Is there anything on Congress' horizon that applies the lessons from the success of the WPA and its sister agencies?

The newly introduced Local Jobs For America Act -- which Campaign for America's Future is championing -- could be a significant step in the right direction. It would provide $100 billion over two years for local governments, helping them create or save one million workers offering vital public services. In addition to creating or saving 250,000 jobs in education, it would give local governments freedom to create jobs in other areas depending upon the specific needs of their communities.

Furthermore, the bill mandates funding for 50,000 on-the-job private-sector training positions , helping ensure that unskilled workers, especially in communities of color, aren't shut out of the recovery.

The bill currently has 120 co-sponsors in the House, but it needs more than 200 to have enough support to pass. So far, some right-leaning Democrats remain scared of cries of "socialism" and are wary of using the government to directly create jobs.

What these Democrats miss is that once the jobs are created, the program will surely be popular.
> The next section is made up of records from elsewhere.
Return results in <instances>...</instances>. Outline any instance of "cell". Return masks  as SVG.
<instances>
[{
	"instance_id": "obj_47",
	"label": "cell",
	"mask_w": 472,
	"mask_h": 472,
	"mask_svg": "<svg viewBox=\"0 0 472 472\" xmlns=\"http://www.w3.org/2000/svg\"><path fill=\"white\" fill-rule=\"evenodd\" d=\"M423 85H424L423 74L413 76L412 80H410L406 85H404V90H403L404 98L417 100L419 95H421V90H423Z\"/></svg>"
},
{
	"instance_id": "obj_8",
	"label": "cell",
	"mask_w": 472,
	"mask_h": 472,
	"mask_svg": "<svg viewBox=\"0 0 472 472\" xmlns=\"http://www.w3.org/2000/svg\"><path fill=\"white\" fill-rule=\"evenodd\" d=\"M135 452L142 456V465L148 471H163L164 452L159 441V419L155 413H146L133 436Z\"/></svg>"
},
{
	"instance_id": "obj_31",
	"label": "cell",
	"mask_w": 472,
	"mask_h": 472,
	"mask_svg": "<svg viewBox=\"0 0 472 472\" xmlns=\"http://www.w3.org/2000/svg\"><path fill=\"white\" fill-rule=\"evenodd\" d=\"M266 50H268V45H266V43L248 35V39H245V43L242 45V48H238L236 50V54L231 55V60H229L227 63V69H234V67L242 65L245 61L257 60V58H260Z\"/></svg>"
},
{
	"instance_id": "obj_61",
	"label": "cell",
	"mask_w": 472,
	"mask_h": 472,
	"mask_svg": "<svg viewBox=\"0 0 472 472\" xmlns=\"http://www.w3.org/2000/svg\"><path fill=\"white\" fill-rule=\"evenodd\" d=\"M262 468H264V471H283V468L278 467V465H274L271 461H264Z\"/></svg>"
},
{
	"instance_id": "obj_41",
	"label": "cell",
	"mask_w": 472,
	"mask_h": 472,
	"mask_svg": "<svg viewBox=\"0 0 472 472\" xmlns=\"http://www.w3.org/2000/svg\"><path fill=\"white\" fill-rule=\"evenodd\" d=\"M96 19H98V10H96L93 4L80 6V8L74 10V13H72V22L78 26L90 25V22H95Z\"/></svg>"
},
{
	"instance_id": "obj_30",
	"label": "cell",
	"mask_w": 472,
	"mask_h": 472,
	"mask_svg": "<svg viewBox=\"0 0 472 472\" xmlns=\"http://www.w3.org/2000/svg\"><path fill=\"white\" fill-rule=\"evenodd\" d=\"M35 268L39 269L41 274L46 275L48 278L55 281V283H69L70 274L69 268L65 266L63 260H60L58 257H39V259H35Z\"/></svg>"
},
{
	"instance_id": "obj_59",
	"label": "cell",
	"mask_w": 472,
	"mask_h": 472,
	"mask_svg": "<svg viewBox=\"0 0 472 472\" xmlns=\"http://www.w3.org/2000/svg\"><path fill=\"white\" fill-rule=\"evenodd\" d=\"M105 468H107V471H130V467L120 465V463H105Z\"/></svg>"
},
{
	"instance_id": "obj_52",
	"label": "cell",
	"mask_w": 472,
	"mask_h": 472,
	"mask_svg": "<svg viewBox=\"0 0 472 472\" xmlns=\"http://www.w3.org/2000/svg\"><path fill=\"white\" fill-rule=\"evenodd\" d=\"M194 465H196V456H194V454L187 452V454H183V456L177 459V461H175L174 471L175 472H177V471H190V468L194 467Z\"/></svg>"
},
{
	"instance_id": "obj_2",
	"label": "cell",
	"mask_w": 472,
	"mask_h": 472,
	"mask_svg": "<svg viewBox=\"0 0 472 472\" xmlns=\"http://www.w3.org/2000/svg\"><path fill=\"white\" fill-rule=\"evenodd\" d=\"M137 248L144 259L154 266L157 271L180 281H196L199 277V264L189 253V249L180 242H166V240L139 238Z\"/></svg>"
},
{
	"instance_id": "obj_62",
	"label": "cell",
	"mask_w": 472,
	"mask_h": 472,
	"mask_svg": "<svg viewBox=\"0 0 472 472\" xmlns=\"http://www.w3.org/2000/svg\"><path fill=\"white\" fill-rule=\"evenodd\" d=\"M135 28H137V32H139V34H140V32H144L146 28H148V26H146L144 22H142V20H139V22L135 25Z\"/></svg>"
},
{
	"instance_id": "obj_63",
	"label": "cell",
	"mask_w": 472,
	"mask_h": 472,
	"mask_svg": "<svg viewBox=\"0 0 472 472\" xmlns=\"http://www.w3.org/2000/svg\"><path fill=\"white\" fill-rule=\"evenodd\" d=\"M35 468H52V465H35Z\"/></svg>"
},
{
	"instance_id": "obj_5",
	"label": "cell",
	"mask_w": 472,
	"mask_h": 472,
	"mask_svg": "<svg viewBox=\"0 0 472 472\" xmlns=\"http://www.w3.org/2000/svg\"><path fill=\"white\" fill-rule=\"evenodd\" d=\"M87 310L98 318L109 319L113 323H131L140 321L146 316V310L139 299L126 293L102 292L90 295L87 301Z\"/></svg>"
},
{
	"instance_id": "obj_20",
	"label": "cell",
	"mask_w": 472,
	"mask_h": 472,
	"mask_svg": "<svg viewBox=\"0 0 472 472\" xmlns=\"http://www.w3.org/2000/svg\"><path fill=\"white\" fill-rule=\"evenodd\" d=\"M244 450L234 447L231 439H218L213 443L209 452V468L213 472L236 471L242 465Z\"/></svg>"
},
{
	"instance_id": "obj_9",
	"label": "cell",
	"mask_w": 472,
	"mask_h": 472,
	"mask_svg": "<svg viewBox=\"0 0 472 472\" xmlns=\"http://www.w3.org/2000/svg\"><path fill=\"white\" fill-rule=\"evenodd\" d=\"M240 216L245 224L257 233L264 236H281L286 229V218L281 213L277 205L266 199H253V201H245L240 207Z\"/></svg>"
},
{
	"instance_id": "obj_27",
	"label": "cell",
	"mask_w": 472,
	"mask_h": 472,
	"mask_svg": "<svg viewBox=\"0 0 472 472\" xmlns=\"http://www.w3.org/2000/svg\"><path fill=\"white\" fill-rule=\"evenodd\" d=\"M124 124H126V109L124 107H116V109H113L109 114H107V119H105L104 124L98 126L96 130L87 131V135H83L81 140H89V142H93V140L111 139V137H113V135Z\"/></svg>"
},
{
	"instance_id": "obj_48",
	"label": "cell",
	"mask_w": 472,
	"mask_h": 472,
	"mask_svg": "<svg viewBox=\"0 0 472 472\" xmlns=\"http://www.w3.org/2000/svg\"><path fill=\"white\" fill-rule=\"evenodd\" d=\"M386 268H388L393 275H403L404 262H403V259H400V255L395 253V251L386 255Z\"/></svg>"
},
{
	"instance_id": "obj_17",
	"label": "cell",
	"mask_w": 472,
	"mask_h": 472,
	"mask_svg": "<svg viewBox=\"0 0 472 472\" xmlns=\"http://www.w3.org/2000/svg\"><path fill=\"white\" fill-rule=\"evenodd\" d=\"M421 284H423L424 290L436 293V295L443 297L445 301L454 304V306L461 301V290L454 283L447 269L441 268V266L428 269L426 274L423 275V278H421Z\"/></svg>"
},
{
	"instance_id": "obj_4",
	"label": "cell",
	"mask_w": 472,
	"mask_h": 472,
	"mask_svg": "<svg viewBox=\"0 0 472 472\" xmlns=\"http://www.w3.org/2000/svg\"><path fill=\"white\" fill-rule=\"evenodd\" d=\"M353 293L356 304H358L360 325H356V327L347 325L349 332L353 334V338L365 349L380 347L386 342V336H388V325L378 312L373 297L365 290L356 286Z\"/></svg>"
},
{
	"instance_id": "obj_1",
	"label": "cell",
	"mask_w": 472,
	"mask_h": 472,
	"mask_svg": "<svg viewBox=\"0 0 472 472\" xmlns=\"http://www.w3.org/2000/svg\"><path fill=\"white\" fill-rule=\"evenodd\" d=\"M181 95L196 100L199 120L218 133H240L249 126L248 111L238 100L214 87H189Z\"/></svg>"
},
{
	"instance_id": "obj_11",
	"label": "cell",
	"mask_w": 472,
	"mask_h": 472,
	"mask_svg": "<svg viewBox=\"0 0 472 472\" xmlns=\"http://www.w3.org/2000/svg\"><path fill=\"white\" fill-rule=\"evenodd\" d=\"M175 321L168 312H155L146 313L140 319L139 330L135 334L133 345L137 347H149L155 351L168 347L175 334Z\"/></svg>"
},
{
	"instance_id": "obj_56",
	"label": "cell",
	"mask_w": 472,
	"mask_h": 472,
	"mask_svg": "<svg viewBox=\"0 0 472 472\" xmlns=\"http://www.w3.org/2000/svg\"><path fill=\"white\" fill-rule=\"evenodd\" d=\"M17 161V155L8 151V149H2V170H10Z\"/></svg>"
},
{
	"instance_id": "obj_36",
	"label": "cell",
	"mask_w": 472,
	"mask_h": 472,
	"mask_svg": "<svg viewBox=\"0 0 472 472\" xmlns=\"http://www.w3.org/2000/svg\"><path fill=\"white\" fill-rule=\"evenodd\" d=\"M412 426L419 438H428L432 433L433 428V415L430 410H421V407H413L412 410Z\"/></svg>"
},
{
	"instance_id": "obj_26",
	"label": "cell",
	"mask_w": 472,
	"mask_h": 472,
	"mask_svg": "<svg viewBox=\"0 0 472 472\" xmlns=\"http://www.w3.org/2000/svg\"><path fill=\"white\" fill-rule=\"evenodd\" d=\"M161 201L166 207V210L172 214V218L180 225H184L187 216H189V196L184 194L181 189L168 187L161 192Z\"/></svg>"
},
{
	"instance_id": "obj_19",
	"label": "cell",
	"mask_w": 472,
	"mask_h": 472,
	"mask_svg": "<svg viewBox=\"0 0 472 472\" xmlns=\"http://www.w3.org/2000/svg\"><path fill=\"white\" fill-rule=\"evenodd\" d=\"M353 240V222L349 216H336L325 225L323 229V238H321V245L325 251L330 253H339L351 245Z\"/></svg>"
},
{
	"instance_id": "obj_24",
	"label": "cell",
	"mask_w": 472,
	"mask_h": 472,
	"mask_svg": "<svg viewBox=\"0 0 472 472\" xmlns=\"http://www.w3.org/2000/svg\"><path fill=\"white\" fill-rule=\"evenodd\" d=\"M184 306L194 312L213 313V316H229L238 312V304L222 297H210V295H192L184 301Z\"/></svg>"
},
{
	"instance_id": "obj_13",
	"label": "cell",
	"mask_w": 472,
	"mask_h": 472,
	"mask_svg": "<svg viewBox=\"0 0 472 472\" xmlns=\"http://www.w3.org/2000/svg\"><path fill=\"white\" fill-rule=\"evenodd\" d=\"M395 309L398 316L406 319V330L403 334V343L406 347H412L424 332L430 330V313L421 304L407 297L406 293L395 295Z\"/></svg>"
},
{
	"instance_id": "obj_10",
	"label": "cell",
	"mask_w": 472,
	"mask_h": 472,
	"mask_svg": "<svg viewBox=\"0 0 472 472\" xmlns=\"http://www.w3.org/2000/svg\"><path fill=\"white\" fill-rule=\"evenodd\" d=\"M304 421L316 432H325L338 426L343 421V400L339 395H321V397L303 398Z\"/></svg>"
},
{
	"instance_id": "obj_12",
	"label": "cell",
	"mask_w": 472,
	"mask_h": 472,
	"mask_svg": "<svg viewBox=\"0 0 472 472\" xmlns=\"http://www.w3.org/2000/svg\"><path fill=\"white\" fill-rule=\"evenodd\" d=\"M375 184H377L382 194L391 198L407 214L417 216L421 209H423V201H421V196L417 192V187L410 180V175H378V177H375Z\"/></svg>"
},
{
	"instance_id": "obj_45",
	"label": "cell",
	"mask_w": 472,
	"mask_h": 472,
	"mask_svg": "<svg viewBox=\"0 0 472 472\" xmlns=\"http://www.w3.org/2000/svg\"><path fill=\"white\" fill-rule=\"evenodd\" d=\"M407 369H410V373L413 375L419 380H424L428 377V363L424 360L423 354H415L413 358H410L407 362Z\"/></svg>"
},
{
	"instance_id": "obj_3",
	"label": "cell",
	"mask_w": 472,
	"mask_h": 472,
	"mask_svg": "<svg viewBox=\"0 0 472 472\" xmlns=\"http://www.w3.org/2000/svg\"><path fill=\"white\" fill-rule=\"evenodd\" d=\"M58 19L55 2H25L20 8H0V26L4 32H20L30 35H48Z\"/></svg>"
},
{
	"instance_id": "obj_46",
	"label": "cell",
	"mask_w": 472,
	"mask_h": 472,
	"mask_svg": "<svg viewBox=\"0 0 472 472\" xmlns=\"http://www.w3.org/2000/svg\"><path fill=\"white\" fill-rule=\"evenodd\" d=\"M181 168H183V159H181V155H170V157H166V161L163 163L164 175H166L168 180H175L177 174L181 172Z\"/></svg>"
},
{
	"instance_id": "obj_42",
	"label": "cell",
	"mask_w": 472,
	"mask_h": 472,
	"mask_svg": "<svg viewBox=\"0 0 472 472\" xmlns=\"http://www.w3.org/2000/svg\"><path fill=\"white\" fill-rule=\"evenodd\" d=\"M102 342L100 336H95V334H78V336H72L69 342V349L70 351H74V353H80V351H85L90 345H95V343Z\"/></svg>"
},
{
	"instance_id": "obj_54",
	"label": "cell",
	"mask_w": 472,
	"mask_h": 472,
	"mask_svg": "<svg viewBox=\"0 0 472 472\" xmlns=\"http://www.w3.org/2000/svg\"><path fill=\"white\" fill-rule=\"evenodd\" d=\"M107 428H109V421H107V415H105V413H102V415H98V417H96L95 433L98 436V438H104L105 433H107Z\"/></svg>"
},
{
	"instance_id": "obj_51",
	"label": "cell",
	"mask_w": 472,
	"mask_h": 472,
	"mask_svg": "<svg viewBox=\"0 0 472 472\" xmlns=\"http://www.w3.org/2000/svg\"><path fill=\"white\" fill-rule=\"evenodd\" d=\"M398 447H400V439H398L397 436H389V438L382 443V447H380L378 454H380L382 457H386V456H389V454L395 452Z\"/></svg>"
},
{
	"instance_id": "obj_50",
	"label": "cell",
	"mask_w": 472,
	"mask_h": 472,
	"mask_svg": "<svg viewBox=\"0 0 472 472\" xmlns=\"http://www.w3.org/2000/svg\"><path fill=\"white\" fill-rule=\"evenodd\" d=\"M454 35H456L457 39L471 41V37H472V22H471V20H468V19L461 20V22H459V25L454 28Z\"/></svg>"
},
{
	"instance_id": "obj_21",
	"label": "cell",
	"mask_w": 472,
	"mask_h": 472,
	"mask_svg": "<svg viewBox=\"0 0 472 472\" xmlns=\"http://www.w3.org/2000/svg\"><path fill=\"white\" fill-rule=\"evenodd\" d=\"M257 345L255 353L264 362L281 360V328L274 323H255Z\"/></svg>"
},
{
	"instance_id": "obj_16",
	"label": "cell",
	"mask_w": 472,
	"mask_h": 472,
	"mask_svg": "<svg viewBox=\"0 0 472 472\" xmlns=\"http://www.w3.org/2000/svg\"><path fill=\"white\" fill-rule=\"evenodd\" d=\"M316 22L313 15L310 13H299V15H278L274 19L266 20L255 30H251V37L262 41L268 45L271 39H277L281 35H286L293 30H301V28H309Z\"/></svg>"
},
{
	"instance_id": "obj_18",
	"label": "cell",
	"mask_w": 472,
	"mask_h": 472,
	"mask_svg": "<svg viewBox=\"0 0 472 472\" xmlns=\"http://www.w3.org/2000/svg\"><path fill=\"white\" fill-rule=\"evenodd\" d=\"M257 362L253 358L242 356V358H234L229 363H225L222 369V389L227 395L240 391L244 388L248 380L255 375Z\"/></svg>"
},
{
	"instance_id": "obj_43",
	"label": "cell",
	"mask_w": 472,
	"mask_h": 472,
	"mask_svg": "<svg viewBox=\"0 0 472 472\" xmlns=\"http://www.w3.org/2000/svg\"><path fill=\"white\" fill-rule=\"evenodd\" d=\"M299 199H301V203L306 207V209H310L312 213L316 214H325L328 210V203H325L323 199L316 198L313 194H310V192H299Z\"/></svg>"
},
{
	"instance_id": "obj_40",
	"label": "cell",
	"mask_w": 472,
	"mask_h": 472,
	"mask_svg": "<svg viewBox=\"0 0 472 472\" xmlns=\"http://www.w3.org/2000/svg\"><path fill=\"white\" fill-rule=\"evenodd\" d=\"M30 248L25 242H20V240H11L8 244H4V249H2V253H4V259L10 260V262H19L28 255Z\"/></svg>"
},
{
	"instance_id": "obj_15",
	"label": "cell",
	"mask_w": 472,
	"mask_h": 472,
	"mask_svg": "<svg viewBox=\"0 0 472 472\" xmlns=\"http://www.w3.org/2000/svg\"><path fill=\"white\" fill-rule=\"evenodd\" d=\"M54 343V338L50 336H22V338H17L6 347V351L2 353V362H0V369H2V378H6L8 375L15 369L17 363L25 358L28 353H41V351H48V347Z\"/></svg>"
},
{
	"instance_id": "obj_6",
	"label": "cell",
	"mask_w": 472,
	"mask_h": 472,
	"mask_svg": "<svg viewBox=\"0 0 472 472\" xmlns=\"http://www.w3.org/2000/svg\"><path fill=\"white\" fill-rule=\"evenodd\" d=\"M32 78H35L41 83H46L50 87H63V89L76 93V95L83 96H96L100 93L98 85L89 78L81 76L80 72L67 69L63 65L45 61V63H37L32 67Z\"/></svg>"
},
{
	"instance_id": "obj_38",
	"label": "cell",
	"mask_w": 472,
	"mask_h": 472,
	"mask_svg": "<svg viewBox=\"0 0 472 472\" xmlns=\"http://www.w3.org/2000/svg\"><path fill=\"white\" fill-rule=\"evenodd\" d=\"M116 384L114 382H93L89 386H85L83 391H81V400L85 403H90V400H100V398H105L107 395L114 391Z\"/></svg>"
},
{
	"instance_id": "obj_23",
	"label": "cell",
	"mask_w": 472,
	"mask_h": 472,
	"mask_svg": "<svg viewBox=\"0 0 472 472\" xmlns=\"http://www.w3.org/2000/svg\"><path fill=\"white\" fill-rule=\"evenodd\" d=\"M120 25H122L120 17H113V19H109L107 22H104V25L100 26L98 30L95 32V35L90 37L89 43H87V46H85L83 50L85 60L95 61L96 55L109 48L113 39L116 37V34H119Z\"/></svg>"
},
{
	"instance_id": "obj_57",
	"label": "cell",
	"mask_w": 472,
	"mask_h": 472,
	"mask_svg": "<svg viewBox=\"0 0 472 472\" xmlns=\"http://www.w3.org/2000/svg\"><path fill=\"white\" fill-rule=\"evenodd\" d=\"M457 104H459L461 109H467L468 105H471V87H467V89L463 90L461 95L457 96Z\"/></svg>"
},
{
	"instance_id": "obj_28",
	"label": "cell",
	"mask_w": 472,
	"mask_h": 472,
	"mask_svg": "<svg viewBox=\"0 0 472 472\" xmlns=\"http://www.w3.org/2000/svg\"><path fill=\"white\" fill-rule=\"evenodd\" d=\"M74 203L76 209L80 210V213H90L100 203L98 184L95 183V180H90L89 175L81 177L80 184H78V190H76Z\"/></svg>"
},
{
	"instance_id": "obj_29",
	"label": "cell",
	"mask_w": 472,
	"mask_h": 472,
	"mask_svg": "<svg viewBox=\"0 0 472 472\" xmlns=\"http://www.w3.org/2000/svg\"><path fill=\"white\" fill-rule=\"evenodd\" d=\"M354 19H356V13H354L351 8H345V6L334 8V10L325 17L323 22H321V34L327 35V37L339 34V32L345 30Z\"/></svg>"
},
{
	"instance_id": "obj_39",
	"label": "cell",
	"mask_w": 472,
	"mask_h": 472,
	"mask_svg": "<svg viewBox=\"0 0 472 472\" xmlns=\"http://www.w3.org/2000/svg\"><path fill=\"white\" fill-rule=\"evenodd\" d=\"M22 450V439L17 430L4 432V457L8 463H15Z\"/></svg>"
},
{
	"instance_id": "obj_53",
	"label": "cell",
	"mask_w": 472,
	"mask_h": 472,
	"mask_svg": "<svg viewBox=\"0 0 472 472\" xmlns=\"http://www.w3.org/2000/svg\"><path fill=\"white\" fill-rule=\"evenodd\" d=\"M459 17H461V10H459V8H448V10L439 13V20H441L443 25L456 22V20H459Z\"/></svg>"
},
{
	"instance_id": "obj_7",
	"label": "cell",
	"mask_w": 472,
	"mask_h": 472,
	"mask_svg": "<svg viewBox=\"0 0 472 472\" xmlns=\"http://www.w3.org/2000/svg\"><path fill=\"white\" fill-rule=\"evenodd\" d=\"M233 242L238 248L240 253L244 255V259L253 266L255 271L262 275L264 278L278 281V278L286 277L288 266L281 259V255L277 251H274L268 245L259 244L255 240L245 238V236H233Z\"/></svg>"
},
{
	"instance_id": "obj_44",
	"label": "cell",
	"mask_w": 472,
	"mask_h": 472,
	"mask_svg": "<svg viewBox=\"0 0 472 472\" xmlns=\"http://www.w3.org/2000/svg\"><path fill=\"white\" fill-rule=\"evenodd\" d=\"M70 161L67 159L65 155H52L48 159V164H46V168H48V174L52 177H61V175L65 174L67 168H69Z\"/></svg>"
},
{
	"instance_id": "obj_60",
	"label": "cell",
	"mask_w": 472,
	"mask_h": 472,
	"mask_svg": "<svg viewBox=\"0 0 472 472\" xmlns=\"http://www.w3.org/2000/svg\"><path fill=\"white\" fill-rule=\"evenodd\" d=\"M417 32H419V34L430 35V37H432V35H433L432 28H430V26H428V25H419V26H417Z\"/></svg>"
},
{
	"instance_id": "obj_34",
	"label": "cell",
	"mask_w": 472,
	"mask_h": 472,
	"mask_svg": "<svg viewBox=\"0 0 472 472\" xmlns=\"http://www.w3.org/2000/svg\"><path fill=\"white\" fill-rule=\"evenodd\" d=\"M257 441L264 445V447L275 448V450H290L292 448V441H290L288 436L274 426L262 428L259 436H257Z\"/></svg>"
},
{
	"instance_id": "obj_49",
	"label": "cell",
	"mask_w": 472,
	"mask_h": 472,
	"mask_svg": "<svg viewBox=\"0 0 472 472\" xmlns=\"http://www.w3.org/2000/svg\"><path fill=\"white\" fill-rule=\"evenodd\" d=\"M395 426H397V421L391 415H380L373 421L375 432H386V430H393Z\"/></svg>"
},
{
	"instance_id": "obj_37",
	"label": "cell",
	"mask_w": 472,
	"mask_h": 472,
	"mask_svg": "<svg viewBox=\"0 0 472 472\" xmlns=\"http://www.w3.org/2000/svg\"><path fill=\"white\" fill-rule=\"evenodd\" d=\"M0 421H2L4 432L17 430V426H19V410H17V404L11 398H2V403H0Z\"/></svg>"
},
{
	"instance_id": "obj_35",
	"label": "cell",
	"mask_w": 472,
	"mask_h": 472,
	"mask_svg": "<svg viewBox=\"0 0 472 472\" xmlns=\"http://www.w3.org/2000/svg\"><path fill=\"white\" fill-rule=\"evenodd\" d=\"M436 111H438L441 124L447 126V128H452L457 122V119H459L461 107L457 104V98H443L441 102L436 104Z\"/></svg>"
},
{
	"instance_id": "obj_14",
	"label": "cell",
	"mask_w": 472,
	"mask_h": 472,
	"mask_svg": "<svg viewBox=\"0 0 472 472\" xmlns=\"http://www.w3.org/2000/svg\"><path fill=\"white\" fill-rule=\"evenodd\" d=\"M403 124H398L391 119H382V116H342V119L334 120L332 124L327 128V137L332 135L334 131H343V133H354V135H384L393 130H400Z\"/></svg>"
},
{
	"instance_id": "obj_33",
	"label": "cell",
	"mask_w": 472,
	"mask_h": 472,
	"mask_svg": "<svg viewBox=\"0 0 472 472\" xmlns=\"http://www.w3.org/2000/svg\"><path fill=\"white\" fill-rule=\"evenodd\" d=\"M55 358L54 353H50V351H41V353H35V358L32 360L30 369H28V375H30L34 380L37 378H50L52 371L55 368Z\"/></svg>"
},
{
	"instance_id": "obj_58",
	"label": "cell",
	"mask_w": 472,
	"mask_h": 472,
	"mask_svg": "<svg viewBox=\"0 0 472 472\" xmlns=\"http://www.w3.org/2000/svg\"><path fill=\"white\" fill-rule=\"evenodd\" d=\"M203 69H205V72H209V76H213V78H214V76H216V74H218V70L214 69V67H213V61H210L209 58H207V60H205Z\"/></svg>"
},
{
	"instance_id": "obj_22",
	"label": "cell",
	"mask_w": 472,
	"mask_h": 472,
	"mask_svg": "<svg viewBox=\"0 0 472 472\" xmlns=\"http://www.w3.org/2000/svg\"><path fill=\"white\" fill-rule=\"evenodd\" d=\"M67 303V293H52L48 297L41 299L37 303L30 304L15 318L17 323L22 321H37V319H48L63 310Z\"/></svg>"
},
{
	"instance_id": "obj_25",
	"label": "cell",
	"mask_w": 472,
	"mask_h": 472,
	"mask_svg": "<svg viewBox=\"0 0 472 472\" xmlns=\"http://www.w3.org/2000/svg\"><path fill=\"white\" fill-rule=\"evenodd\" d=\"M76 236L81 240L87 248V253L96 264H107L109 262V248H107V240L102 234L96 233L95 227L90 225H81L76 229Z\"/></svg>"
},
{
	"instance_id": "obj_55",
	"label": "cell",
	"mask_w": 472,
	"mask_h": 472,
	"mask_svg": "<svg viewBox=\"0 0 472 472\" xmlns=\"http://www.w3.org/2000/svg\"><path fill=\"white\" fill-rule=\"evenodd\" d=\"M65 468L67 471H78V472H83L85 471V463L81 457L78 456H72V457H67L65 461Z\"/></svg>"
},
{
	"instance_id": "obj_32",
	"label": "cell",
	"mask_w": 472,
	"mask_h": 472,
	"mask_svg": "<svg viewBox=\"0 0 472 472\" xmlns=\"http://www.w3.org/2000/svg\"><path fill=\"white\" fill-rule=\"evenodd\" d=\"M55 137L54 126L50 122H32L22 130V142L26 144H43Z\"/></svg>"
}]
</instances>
As my colleague Tony Lodico of the Mon Valley Unemployment Coalition pointed out to me, "If you create millions of jobs through New Deal-style programs, everybody will have a friend or family member who has a job. It will be hard for people to argue against something that directly helps their own family."

Direct government hiring will not only be politically popular, but the history of the WPA informs us it is absolutely necessary to quickly spark economic recovery after a devastating blow.